开发环境:
torch==1.11.0
说明:
本文档只用于指导自定义算子实现流程
torch-api
onnx-tutorials
torch.onnx
当我们设计某个算子无法用pytorch内置的基础算子进行组合得到时,这个时候我们就需要自己定义一个算子。
pytorch自定义算子有三种方式:
NCReLU(x)=concat(ReLU(x),-ReLU(-x))
from setuptools import setup
from torch.utils import cpp_extension
setup(
name="ncrelu_cpp",
ext_modules=[
cpp_extension.CppExtension(
'ncrelu_cpp', ['src/ncrelu.cpp'] # 编译后的链接库名字,待编译文件(相对路径)
)
],
cmdclass={ # 编译命令
'build_ext': cpp_extension.BuildExtension
}
)
利用python中提供的setuptools模块完成事先编译流程,将写有算子的C++文件,编译成为一个动态链接库(在Linux平台是一个.so后缀文件),可以让python调用其中实现的函数功能。

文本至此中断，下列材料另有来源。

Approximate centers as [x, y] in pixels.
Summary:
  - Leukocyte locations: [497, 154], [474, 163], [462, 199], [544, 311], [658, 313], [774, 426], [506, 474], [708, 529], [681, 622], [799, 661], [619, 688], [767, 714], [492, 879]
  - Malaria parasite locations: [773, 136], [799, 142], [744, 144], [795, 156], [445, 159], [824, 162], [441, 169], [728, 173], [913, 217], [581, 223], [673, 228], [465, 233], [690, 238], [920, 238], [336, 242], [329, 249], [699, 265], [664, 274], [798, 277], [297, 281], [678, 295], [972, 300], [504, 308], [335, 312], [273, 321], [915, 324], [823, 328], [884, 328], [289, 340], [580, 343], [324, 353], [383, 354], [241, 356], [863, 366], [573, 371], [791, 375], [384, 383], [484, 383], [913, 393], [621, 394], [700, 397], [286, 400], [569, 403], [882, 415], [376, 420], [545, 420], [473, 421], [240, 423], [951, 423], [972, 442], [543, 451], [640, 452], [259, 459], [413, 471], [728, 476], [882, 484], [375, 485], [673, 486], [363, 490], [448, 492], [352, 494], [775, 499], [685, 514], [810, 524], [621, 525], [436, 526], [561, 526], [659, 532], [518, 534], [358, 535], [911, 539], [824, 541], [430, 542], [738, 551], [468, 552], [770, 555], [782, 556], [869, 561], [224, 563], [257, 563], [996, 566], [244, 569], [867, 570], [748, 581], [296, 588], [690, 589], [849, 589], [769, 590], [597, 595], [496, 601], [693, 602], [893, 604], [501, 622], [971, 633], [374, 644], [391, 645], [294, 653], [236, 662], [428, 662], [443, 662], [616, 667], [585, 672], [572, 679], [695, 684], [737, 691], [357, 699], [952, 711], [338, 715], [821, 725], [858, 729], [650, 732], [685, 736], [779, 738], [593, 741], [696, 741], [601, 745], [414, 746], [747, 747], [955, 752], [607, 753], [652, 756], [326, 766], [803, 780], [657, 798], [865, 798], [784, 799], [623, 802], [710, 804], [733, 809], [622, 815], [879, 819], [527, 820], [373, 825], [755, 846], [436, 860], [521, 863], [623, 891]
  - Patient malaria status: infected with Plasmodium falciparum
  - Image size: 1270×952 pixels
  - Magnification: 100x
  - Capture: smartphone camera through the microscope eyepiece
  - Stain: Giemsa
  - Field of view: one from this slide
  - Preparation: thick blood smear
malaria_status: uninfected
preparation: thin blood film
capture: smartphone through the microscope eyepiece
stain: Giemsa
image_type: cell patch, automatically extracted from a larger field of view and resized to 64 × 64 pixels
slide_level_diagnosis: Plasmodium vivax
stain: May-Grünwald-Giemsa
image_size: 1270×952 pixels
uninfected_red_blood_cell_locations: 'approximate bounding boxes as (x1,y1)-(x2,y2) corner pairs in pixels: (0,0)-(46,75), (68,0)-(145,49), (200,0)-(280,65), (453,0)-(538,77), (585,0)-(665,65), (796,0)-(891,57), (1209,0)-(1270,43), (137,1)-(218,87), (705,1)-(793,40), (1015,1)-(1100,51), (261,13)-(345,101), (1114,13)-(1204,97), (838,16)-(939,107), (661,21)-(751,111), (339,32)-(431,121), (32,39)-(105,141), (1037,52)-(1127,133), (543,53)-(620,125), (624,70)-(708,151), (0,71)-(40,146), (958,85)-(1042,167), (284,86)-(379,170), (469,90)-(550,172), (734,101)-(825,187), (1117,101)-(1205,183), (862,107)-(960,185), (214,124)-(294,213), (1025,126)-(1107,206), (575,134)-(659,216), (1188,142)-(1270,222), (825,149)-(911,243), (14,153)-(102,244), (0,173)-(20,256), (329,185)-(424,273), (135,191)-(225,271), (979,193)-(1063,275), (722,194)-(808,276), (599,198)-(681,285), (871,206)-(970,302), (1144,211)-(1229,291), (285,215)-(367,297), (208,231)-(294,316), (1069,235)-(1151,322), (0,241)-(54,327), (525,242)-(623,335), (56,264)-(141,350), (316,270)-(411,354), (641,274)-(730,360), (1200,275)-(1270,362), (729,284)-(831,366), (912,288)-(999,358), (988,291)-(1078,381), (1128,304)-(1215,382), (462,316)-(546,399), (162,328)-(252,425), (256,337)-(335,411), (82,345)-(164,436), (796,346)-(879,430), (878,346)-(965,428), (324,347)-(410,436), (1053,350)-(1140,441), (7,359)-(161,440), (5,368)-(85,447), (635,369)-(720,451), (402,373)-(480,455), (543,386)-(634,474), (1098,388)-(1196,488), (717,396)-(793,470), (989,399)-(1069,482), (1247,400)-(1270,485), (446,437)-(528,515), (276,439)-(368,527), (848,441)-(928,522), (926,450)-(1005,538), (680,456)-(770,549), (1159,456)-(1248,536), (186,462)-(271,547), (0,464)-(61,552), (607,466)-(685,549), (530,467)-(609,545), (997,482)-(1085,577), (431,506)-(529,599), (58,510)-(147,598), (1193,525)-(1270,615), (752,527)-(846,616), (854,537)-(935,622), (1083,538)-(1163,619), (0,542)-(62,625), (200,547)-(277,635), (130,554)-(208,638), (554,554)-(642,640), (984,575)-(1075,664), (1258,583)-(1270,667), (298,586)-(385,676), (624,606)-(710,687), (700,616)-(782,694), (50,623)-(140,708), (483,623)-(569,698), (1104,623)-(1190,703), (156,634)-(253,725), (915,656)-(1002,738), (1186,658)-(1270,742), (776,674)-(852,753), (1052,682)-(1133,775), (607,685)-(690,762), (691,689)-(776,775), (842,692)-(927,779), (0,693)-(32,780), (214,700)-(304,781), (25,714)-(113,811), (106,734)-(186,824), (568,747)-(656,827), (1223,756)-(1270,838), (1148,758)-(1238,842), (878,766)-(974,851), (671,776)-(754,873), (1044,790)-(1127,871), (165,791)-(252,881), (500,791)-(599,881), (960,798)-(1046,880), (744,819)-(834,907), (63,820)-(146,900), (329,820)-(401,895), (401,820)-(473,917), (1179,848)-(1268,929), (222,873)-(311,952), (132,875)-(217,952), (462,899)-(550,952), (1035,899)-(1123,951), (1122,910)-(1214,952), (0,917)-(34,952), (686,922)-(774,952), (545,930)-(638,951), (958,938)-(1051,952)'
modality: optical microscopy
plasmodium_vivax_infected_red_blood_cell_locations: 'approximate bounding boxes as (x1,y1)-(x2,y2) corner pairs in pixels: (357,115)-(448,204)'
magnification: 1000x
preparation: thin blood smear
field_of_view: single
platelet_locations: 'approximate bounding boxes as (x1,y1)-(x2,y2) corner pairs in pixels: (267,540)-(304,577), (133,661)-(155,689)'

Pytorch提供了一个封装cpp_extension,方便编译过程中所需要的设置选项,以及所需包含的头文件位置路径设置等等。
#include <torch/extension.h>
torch::Tensor ncrelu_forward(torch::Tensor input){
auto pos=input.clamp_min(0); //clamp_min_方法设置一个下限min,tensor中有元素小于这个值, 就把对应的值赋为min
auto neg=input.clamp_max(0);
return torch::cat({pos,neg},1);
}
PYBIND11_MODULE(TORCH_EXTENSION_NAME, m){
m.def("forward",&ncrelu_forward,"ncrelu forword");
}
torch/extension.h头文件,是编写Pytorch的C++扩展时必须包含的一个文件。它基本上囊括了实现中所需要的所有依赖,包含了ATen库,pybind11和二者之间的交互。ATen是Pytorch底层张量运算库,负责实现具体张量操作运算;pybind11是实现C++代码到python的绑定(binding),可以在python里调用C++函数。
函数返回类型和传递参数类型均是torch::Tensor类
通过pybind进行python和cpp的绑定,ncrelu_cpp是模块名,forward是函数名
python setup.py build_ext --inplace
会生成一个ncrelu_cpp.cpython-35m-x86_64-linux-gnu.so的动态链接库
import torch
from torch_op.ncrelu import ncrelu_cpp
a = torch.randn(4, 3)
print(a)
b = ncrelu_cpp.forward(a)
print(b)
a = a.cuda()
c = ncrelu_cpp.forward(a)
print(c)
tensor([[-0.5878, -1.2310, 0.2664],
[ 0.6259, 0.7189, -0.4295],
[ 0.4099, -1.3427, 1.5124],
[-1.3714, 1.1723, -0.5091]])
tensor([[ 0.0000, 0.0000, 0.2664, -0.5878, -1.2310, 0.0000],
[ 0.6259, 0.7189, 0.0000, 0.0000, 0.0000, -0.4295],
[ 0.4099, 0.0000, 1.5124, 0.0000, -1.3427, 0.0000],
[ 0.0000, 1.1723, 0.0000, -1.3714, 0.0000, -0.5091]])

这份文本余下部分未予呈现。